Tito veía grupos de senadores que, sin detenerse siquiera a mirarle, pasaban de largo. Viendo que su posición de sometimiento al estar de rodillas no conducía a ningún sitio y agotado por el esfuerzo bajo el sol de aquella mañana, que cada vez calentaba con más vigor, decidió acurrucarse en una esquina próxima guarnecido en la sombra de las paredes circundantes. Por la calle apareció entonces una comitiva de fornidos guardias armados con espadas y pila, como si se tratara de legionarios, algo que muchos de aquéllos habían sido en un pasado no muy lejano. Los guardias iban despejando el camino para asegurarse de que su protegido, su amo y quien les pagaba bien, no fuera importunado por ningún molesto viandante o, como observaron en aquel instante, por algún mendigo furtivo y sucio.

Al llegar a la altura de Tito, dos de los guardias le pegaron un par de patadas en las costillas. Tito, sorprendido por la enorme agresividad, se acurrucó aún más si cabe en la esquina, mientras aullaba de dolor. Los guardias volvieron a pegarle más patadas.
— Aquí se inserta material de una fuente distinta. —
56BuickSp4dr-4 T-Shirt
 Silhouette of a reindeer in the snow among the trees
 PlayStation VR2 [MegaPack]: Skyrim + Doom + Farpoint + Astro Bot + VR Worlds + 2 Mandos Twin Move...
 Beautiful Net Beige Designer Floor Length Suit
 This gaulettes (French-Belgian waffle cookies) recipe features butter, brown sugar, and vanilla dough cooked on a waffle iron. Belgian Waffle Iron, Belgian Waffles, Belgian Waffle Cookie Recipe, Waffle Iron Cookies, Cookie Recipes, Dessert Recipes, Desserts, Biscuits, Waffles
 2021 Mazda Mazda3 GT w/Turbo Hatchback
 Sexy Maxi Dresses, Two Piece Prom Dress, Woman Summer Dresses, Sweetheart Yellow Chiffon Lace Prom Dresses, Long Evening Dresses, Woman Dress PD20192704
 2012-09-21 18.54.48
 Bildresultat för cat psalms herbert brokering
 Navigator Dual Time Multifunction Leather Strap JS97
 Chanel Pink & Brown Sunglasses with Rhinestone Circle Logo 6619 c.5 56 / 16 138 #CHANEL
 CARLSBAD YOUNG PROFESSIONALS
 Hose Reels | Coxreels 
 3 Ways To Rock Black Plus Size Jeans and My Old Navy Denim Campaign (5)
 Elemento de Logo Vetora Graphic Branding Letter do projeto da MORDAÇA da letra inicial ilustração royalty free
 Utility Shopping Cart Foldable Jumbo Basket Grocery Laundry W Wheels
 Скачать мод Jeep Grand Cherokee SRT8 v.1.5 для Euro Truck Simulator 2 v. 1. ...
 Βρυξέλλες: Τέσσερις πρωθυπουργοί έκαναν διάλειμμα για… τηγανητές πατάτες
—¡Fuera de aquí! ¡Fuera del camino del senador Quinto Fabio Máximo! ¡Fuera de aquí, perro!

Tito dio un respingo para salir de aquella esquina y, gateando como si realmente de un perro se tratase, se arrastró por una bocacalle para quedar fuera del camino donde su presencia resultaba tan molesta. Los guardias le dejaron en paz y se reincorporaron a la comitiva que había llegado ya adonde se encontraban. Tito, desde una distancia más segura, con las manos en su pecho, encogido por el sufrimiento de los golpes, observó la figura del senador Fabio Máximo ascendiendo por la calle de regreso hacia su villa en las afueras de la ciudad, rodeado de sus fieles servidores. Se le veía satisfecho, orgulloso de sí mismo: acababa de ser elegido miembro de la embajada que viajaría a Cartago para negociar sobre Sagunto. En su cabeza, el viejo senador ya ideaba el plan a seguir. Se sintió molesto porque su marcha se vio ligeramente detenida por la absurda e inoportuna aparición de algún miserable mendigo. Fabio sonrió para sus adentros. Pronto incluso estos mendigos serían de utilidad para el Estado. Haría falta mucha carnaza que ocupase la posición de infantería ligera en las legiones que pronto habrían de constituirse.